Instructions to follow: Where the line containing "From the listed choices" appears, begin retyping; continue exactly through the final line of the data. Omit every picture.

Recorded data:
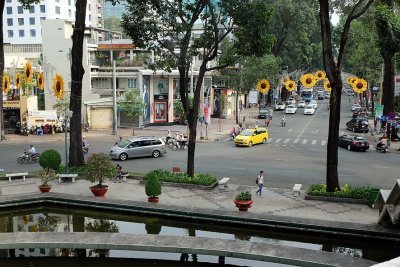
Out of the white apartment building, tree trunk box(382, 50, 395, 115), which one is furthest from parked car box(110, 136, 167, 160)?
the white apartment building

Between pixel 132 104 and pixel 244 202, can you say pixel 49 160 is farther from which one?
pixel 132 104

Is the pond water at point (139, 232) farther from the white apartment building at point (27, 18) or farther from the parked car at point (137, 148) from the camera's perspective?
the white apartment building at point (27, 18)

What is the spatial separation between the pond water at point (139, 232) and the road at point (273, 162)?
876 centimetres

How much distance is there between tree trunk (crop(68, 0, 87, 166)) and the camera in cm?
2784

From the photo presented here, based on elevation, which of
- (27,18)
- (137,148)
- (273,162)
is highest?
(27,18)

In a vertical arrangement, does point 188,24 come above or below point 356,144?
above

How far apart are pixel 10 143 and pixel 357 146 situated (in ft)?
103

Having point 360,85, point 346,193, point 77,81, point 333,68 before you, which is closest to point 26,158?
point 77,81

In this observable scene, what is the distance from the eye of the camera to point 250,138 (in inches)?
1681

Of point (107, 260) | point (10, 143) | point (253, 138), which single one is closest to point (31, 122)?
point (10, 143)

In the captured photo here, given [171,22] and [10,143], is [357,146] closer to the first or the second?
[171,22]

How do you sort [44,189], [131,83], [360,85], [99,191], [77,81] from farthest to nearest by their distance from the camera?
[131,83] < [360,85] < [77,81] < [44,189] < [99,191]

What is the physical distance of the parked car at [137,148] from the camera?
3493cm

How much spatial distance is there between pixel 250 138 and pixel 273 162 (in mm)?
8760
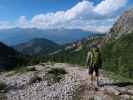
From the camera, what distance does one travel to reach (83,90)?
774 inches

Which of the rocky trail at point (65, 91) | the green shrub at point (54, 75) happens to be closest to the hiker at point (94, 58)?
Result: the rocky trail at point (65, 91)

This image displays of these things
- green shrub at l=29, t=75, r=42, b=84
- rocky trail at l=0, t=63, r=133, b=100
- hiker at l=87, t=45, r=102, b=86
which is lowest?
rocky trail at l=0, t=63, r=133, b=100

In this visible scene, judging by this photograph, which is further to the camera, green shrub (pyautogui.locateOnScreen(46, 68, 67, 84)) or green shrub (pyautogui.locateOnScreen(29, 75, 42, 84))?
green shrub (pyautogui.locateOnScreen(46, 68, 67, 84))

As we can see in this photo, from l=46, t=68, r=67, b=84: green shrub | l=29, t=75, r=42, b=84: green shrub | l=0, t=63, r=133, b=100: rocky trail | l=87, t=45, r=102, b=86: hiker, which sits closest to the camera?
l=0, t=63, r=133, b=100: rocky trail

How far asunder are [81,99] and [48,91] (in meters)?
3.16

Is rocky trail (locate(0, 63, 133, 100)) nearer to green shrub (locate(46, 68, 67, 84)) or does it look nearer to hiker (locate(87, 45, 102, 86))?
green shrub (locate(46, 68, 67, 84))

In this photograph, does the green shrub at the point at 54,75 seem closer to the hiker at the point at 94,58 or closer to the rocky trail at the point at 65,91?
the rocky trail at the point at 65,91

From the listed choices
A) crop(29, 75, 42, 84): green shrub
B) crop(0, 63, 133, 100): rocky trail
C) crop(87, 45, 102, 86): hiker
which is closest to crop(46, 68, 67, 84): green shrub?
crop(0, 63, 133, 100): rocky trail

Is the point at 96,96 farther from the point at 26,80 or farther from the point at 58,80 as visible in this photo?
the point at 26,80

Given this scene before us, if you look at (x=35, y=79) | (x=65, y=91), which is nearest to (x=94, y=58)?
(x=65, y=91)

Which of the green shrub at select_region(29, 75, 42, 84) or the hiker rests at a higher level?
the hiker

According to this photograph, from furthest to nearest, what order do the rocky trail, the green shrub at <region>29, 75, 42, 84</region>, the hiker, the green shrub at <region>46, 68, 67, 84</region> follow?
1. the green shrub at <region>46, 68, 67, 84</region>
2. the green shrub at <region>29, 75, 42, 84</region>
3. the hiker
4. the rocky trail

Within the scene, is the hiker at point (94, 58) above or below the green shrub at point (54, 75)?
above

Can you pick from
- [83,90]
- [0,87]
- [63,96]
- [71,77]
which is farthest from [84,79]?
[0,87]
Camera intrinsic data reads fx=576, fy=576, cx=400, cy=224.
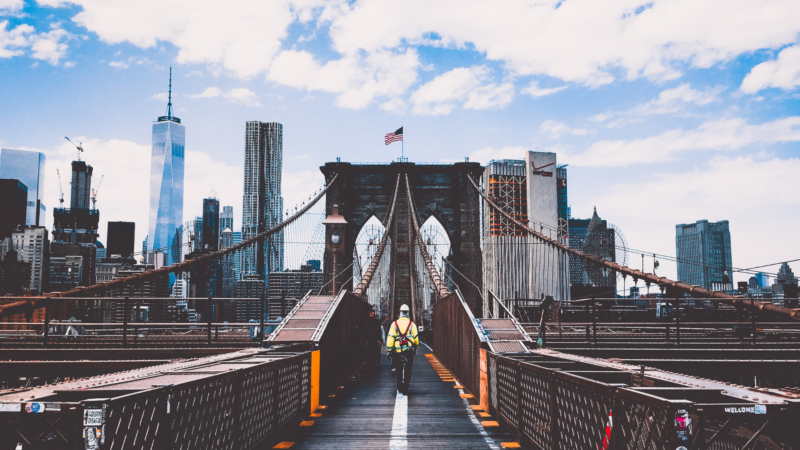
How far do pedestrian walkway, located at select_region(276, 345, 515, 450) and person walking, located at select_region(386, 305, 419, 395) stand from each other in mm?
309

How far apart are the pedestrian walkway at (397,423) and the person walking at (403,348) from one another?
0.31m

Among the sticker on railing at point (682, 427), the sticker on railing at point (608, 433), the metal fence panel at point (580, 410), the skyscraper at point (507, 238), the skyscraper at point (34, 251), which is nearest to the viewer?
the sticker on railing at point (682, 427)

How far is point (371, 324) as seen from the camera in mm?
16766

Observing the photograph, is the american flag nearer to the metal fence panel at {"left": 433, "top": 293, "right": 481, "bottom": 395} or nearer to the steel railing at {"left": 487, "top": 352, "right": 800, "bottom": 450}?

Complete response:
From the listed choices
A) crop(29, 75, 42, 84): green shrub
B) crop(0, 63, 133, 100): rocky trail
C) crop(87, 45, 102, 86): hiker
which is closest to crop(46, 68, 67, 84): green shrub?
crop(0, 63, 133, 100): rocky trail

Is the point at 96,96 farther from the point at 26,80 or farther from the point at 58,80 as visible in this photo?
the point at 26,80

Given this scene before us, if you look at (x=35, y=79) | (x=65, y=91), which is nearest to (x=94, y=58)?
(x=65, y=91)

Which of the green shrub at select_region(29, 75, 42, 84) or the hiker rests at a higher level?
the hiker

According to this photograph, from furthest to nearest, what order do the rocky trail, the green shrub at <region>29, 75, 42, 84</region>, the hiker, the green shrub at <region>46, 68, 67, 84</region> follow?
1. the green shrub at <region>46, 68, 67, 84</region>
2. the green shrub at <region>29, 75, 42, 84</region>
3. the hiker
4. the rocky trail

Within the scene, is the hiker at point (94, 58) above or below the green shrub at point (54, 75)?
above

Can you pick from
- [83,90]
- [0,87]
- [63,96]
- [71,77]
which is farthest from [84,79]?
[0,87]
Camera intrinsic data reads fx=576, fy=576, cx=400, cy=224.
How far do pedestrian walkway, located at select_region(276, 345, 515, 450) and person walking, located at select_region(386, 305, 419, 395) stand from each other in mm?
309

How far apart are the pedestrian walkway at (397,423) and the person walking at (403,348) from one another?
0.31m

Among the sticker on railing at point (682, 427), the sticker on railing at point (608, 433), the metal fence panel at point (580, 410), the skyscraper at point (507, 238), the skyscraper at point (34, 251), which is nearest to the viewer?
the sticker on railing at point (682, 427)

How far is point (371, 324) as seen from the camera in mm?
16766

Observing the photograph, is the american flag nearer to the metal fence panel at {"left": 433, "top": 293, "right": 481, "bottom": 395} or nearer to the steel railing at {"left": 487, "top": 352, "right": 800, "bottom": 450}?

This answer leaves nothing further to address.